Topband: Commercial 160 antennas?

Hank Garretson w6sx at arrl.net
Fri Jan 1 10:40:14 EST 2016


On Fri, Jan 1, 2016 at 5:50 AM, Ed Sawyer <sawyered at earthlink.net> wrote:

We would do better sometimes to stop talking ideal and actually help posters
> when they state a question with clear compromises and limitations.  In my
> opinion anyway.
>

Okay. In my anecdotal experience, an inverted L, or in my case a T, with a
single bent elevated counterpoise beats the pants off my horizontal or
inverted-V wires.

Specifics. I have horizontal room for a 90-foot flattop. I make this into
an 80-meter dipole by with dropping 30-foot doglegs at each end. The
flattop is only 46 feet high. I feed the dipole with coax. On 160, I tie
the coax together and feed it against a single 134-foot counterpoise 12
feet above ground. The counterpoise runs about forty feet to back of yard
and then is bent back to run by side of house toward street. Included bent
angle is about 40 degrees.

This arrangement works. WAS in one weekend.
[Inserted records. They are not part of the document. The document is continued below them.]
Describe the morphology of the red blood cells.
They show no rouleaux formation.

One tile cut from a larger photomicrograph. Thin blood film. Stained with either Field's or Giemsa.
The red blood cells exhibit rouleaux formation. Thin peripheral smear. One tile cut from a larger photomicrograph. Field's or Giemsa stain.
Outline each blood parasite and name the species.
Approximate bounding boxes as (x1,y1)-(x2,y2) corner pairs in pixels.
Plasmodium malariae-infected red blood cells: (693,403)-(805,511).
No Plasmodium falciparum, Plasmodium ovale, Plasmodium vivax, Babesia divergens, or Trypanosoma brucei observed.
All continents except Europe in
one weekend. Anecdotal--everyone's mileage will vary.

Someday, I'm going to try to add some more counterpoises but it will be
hard given my layout. Maybe a K2AV FCP or two.

Bottom line. Vertical is usually better than horizontal or inverted-V. Put
up the best you can manage. Most important, don't let naysayers keep you
from getting on the most-fun band ever.